◆ **Exercise 1**:
In the text on exposed AWS credentials, what do small teams sometimes create instead of adopting IAM roles with temporary credentials?
◆ **Exercise 2**:
Proceed with the text on automating incident response for exposed AWS credentials, starting right after its last sentence.

◆ **Text excerpt**:
Automating Incident Response for Exposed AWS Credentials with AWS Health
Introduction
When organizations first begin their cloud journey, particularly small or lean teams, simplicity often takes priority over security best practices. Instead of adopting AWS IAM roles with temporary, automatically rotated credentials, these teams may create shared IAM users with long-lived access keys. This pattern is especially common in environments where data scientists or researchers need quick access for experiments, Jupyter notebooks or batch pipelines. Sharing permanent credentials among several individuals or embedding them in scripts and APIs can feel like the fastest way to get work done without having to manage role assumptions or federated identities.
However, while this approach may reduce initial complexity, it introduces significant risks. Long-term credentials lack the built-in protections of short-lived session tokens, are more likely to be hard-coded into source code or configuration files and add the overhead of having to rotate them periodically. In collaborative teams, the risk is amplified because the same set of keys for a shared user may be passed around informally, leaving little accountability for individual actions. This shortcut for agility can quickly become a major vulnerability if those credentials are accidentally committed to a public repository or shared outside the team. That practice introduces significant risk - once a key is leaked, an attacker could potentially access sensitive data or perform destructive actions across your environment.

◆ **Data section**:
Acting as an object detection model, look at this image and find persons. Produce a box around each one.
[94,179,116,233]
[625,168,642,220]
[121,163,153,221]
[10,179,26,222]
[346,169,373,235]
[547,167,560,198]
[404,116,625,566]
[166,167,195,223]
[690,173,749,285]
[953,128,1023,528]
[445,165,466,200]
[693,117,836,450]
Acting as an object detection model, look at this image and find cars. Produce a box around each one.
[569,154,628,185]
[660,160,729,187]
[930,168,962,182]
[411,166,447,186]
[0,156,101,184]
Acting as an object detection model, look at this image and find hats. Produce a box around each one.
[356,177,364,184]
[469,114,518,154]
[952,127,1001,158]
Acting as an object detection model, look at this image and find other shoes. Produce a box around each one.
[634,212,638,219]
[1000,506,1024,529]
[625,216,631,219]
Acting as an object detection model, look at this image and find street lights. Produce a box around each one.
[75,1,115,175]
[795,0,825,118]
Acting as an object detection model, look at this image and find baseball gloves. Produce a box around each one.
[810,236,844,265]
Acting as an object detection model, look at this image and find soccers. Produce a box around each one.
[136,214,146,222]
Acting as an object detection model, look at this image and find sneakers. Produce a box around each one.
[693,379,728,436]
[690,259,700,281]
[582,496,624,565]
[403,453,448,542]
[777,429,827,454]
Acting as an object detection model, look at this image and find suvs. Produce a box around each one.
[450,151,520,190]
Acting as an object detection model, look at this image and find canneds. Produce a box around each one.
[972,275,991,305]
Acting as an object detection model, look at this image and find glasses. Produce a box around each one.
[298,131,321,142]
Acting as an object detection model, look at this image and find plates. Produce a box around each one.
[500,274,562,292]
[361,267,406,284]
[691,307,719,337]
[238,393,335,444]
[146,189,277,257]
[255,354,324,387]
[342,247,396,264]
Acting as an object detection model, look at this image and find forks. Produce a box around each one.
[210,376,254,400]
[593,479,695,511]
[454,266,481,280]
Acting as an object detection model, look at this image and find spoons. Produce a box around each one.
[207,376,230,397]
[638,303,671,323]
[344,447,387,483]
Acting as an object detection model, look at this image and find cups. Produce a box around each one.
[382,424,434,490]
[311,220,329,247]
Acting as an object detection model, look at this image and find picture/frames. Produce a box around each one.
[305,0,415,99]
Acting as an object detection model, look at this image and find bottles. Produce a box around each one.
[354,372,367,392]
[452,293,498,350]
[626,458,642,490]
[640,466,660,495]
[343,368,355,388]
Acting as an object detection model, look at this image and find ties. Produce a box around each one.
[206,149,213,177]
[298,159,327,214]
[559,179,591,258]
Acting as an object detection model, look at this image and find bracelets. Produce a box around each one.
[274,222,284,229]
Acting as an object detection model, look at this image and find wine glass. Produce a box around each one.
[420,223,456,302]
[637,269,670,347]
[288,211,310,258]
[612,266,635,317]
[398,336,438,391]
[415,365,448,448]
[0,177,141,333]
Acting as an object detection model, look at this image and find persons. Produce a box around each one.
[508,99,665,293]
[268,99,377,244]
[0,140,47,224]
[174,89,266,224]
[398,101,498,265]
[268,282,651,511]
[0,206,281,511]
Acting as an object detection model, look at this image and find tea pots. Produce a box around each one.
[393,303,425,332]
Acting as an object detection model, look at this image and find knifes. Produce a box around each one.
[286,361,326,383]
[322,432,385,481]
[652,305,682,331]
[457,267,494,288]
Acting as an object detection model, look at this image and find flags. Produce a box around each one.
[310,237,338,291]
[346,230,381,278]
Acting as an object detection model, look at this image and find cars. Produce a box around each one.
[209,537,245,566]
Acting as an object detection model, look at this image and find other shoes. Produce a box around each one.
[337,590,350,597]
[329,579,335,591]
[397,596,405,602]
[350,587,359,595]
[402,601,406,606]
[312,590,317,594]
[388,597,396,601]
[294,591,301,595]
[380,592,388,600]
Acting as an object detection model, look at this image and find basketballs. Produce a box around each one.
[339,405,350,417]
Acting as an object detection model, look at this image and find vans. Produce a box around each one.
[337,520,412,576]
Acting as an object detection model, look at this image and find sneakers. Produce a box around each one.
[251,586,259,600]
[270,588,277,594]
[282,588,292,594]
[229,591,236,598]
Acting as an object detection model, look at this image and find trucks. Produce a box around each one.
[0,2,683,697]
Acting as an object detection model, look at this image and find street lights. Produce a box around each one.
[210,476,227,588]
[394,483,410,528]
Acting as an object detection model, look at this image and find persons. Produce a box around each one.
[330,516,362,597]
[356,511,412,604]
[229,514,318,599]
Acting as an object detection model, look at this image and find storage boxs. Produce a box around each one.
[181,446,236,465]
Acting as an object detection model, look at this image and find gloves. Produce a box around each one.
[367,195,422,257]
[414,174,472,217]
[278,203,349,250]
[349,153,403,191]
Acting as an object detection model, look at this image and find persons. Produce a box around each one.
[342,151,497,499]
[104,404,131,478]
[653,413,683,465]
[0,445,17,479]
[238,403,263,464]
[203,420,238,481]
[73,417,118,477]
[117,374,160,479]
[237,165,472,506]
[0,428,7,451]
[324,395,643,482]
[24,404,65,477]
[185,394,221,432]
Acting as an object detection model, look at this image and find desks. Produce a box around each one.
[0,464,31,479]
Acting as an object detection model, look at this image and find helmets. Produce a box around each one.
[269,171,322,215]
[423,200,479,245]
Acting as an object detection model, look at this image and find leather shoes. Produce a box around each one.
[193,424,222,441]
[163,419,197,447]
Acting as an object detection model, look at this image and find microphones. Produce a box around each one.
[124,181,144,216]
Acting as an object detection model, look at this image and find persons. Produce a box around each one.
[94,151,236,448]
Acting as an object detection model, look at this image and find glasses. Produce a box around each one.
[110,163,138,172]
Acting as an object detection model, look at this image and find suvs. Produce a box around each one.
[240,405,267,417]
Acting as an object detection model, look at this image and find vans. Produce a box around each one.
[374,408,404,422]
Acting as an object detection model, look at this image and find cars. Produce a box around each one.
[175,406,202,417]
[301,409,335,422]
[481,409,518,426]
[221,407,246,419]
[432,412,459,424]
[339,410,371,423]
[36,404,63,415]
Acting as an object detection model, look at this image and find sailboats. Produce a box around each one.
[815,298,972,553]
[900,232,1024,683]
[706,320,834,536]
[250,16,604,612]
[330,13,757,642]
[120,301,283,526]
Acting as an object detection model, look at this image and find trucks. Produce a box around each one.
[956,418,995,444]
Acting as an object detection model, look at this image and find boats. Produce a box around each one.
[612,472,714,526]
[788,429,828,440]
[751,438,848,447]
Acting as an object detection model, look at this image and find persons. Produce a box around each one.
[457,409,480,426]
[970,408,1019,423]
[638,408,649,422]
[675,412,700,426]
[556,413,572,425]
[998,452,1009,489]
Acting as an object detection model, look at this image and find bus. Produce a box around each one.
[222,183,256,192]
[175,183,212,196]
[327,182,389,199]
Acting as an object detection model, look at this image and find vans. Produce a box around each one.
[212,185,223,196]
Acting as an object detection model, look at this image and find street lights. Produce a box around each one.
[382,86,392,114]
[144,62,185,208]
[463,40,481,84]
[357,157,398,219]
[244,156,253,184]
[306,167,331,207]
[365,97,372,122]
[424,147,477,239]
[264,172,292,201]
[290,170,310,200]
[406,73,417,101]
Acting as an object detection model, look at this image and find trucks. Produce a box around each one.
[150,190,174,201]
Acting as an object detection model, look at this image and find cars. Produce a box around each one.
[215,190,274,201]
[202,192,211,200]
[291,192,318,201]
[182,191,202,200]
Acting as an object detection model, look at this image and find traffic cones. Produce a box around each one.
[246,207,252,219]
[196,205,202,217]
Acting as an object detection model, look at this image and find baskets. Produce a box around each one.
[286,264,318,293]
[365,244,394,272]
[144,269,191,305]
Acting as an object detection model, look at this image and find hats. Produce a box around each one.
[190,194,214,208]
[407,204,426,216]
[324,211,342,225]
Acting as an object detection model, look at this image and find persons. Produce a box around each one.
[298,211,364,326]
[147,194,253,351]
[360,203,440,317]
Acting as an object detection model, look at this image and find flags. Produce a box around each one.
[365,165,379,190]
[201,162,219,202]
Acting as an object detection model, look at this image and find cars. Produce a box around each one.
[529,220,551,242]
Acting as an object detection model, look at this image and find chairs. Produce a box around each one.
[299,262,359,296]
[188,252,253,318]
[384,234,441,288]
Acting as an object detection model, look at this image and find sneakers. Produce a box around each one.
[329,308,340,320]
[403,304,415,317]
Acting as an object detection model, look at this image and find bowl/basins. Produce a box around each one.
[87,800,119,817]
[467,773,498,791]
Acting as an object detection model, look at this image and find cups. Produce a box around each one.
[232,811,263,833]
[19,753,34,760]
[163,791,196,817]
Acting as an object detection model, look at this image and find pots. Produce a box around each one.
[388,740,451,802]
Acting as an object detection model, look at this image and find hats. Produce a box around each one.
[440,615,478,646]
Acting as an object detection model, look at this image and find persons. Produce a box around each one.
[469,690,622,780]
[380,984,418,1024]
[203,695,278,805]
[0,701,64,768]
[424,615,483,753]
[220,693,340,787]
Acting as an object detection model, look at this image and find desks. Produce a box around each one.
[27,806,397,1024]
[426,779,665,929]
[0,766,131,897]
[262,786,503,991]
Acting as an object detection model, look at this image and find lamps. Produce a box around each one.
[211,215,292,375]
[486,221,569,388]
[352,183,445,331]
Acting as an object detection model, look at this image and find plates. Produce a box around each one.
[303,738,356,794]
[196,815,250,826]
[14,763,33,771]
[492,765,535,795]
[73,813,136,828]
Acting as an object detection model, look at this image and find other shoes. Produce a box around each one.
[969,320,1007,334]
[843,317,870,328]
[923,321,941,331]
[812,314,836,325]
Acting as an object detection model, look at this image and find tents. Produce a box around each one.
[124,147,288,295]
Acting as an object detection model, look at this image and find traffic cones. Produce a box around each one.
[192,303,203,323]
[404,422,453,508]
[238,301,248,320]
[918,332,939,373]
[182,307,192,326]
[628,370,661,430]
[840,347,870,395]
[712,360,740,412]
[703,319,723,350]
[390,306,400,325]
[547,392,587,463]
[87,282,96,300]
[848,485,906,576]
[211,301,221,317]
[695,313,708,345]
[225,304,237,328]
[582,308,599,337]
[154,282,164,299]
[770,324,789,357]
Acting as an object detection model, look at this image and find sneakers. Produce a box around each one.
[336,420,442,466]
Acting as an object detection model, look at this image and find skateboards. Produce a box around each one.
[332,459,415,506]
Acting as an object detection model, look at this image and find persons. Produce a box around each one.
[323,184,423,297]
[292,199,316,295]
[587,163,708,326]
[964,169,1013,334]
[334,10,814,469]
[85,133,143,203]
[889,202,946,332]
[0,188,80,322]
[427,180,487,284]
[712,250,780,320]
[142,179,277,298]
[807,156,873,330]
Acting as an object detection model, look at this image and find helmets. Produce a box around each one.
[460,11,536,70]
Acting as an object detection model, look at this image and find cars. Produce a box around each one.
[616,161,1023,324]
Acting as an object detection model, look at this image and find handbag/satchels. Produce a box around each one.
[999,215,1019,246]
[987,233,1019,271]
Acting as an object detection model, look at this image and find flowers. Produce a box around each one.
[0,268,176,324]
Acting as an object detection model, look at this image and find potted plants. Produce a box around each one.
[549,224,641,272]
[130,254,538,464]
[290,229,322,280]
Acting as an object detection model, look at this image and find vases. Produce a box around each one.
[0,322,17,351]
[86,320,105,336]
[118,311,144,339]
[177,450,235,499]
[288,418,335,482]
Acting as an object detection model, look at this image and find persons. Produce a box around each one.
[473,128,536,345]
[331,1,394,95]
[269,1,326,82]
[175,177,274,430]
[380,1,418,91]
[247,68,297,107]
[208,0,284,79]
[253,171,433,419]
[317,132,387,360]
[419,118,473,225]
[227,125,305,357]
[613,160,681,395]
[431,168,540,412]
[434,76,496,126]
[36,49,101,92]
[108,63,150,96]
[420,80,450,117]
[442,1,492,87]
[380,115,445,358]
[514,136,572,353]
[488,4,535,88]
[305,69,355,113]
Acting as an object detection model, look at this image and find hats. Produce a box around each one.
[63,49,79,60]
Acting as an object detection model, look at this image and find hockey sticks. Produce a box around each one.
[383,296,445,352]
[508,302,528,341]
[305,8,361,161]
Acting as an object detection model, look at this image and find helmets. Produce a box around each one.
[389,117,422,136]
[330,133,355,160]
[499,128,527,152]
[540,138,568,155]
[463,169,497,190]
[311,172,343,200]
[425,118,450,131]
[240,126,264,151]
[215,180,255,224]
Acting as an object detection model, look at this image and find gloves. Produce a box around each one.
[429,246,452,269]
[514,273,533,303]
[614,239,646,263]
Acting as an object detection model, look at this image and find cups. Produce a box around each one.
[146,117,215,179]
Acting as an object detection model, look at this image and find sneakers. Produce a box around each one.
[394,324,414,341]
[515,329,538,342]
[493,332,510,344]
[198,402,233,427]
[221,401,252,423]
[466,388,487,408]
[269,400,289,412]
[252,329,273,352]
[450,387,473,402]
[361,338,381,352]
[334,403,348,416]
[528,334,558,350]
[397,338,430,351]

◆ **Expected answer 1**:
Shared IAM users with long-lived access keys.

◆ **Expected answer 2**:
In such cases, the speed and reliability of your incident response matters. Detecting an exposed key quickly and collecting forensic evidence can prevent a major security incident. That’s where AWS Health comes in. AWS Health provides proactive notifications about events that could impact your environment, including the AWS_RISK_CREDENTIALS_EXPOSED event type, which is raised when AWS detects that one of your access keys has been publicly exposed.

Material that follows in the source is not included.